Home » Bitcoin (BTC) and Ether (ETH) are correcting, what should we watch?

Bitcoin (BTC) and Ether (ETH) are correcting, what should we watch?

by v

In the past weeks we were talking about a bullish scenario that did not come true. What is the current situation for Bitcoin (BTC) and Ether (ETH) prices

Technical analysis of Bitcoin (BTC)

Two weeks ago, I mentioned a range breakout from the top for Bitcoin (BTC) after a manipulation phase. Unfortunately, the price broke its range from below and came into the $42,000 – $39,000 area.

This area had already served as support for the price when it stalled in December 2021. Since then, the price has made some moves that we will take up to see more clearly. As usual, let’s start with the weekly view. We had identified the $43,100 area as the closing point of the last low not to be breached. We had a close below this point the week before, and yesterday a close almost at this level.

2 interpretations are possible now:

  • The last low has just been crossed on the downside;
  • The last low is not clearly crossed.

A validation of the downward break of this technical point would take us straight to the $30,000 that played a major role between May and July 2021.

Bitcoin (BTC) analysis in 1W

Bitcoin (BTC) analysis in 1W


Let’s focus on the daily view to refine our analysis.
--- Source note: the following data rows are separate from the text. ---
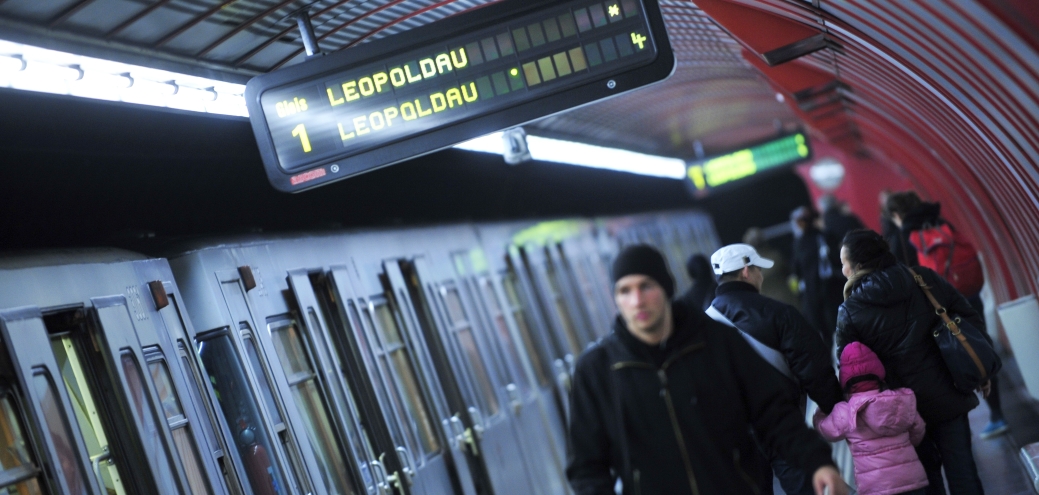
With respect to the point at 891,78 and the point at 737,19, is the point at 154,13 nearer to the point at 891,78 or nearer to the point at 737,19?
the point at 737,19

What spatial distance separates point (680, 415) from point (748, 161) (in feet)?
56.0

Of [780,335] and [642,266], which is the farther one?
[780,335]

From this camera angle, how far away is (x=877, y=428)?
5.14 m

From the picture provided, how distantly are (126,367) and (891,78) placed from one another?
16.9 feet

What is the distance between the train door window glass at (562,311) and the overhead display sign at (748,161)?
6.74 m

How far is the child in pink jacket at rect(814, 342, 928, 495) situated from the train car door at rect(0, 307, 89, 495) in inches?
119

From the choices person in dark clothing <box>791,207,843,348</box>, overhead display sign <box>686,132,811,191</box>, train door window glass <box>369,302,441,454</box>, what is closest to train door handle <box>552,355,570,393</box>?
person in dark clothing <box>791,207,843,348</box>

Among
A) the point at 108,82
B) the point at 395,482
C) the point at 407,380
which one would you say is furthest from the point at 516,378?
the point at 108,82

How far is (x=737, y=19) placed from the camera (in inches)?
301

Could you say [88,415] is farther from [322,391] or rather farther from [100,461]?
[322,391]

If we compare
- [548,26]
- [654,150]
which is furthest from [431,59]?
[654,150]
Bitcoin (BTC) remains in the downtrend it started in November 2021. It is still in this identified area of $44,300 – $40,700 with a wick at $39,500. For the moment, there is no clear break of the support and we remain in this hesitation phase.

Bitcoin (BTC) analysis in 1D

Bitcoin (BTC) analysis in 1D


I’d like to introduce some additional analysis for Bitcoin. Indeed, I usually supplement these analyses with the price of gold against Bitcoin (PAXG/BTC).

Why?

Simply because they are diametrically opposed assets. Gold is a safe haven (risk-off) as you probably know, and Bitcoin is a highly speculative asset (risk-on). The basis of my analysis admits that to hedge against volatility, large portfolios will buy gold at the expense of BTC.
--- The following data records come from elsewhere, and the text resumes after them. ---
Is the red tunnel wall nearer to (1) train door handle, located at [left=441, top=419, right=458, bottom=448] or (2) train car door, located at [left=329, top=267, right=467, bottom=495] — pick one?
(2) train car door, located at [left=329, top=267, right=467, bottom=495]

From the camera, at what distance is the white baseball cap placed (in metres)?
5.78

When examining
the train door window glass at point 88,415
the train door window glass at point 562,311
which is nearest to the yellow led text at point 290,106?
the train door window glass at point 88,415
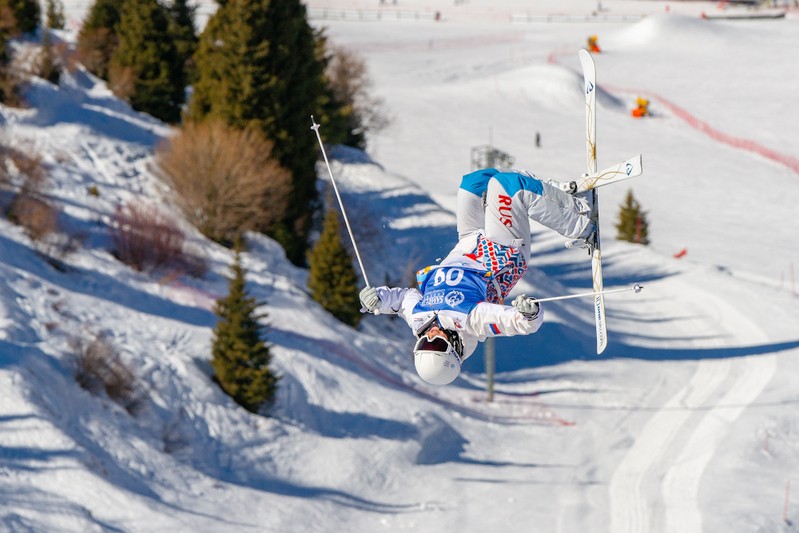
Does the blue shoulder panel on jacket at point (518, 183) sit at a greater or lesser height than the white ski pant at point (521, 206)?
greater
We can therefore conclude this very simple mechanism:

  • Need for exposure to volatility = investment in BTC ;
  • Need stability = investment in gold.

If we take the situation between May and July 2021, we can clearly see that the price has held its resistance which corresponded to the $30,000 support. On the other hand, the price manipulation is much less important, and the price has technically respected this level. This makes it possible to validate or not a breakout. In our case, we can see that the resistance on gold against BTC has not been broken, and this confirms that the support of BTC is still valid.

Gold analysis (PAXG/BTC) in 3D

Gold analysis (PAXG/BTC) in 3D


If we go back to Bitcoin, and the study of possibilities, it appears possible a similar scenario as for May/July.

Bitcoin (BTC) 3D analysis

Bitcoin (BTC) 3D analysis


Beware, this scenario will be completely invalidated if BTC support is broken to the downside, along with gold resistance against Bitcoin. What is certain however, is that the short term view (4H) is currently in a bullish configuration and seems to be heading towards the last lost zone, and former range bottom at $45,800 – $46,800.
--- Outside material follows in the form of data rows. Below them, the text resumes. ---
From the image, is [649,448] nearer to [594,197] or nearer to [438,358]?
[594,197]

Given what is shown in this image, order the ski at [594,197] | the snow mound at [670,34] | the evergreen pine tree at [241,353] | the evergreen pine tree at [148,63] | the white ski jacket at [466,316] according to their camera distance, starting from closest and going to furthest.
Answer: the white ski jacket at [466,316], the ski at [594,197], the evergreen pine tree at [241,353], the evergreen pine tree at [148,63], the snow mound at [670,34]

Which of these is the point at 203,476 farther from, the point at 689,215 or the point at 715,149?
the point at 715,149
This area will give us a good indicator of where to go next, as it is a good place to take shorts (bet against the market). This would still fit the theory mentioned above with a final bearish wave that would take out the last players for good.

Bitcoin (BTC) analysis in 4H

Bitcoin (BTC) analysis in 4H

Conclusion

Bitcoin (BTC) has lost its important level of $46,000 – $45,000 and has come to rest on its support of $39,000 – $40,000. For the moment the price is managing to hold this area, and could re-start a short-term uptrend. However, it will need to regain many levels to hope that the macro trend will resume its upward movement. In the event of a breakout from below, the $30,000 level should serve as a short term interest zone.

On the Ether (ETH) side, the price has validated its retracement in the $3,200 area, managing to hold it. An encouraging sign for a macro bullish recovery, it will nevertheless be necessary to wait to digest the violent movements of the last few weeks.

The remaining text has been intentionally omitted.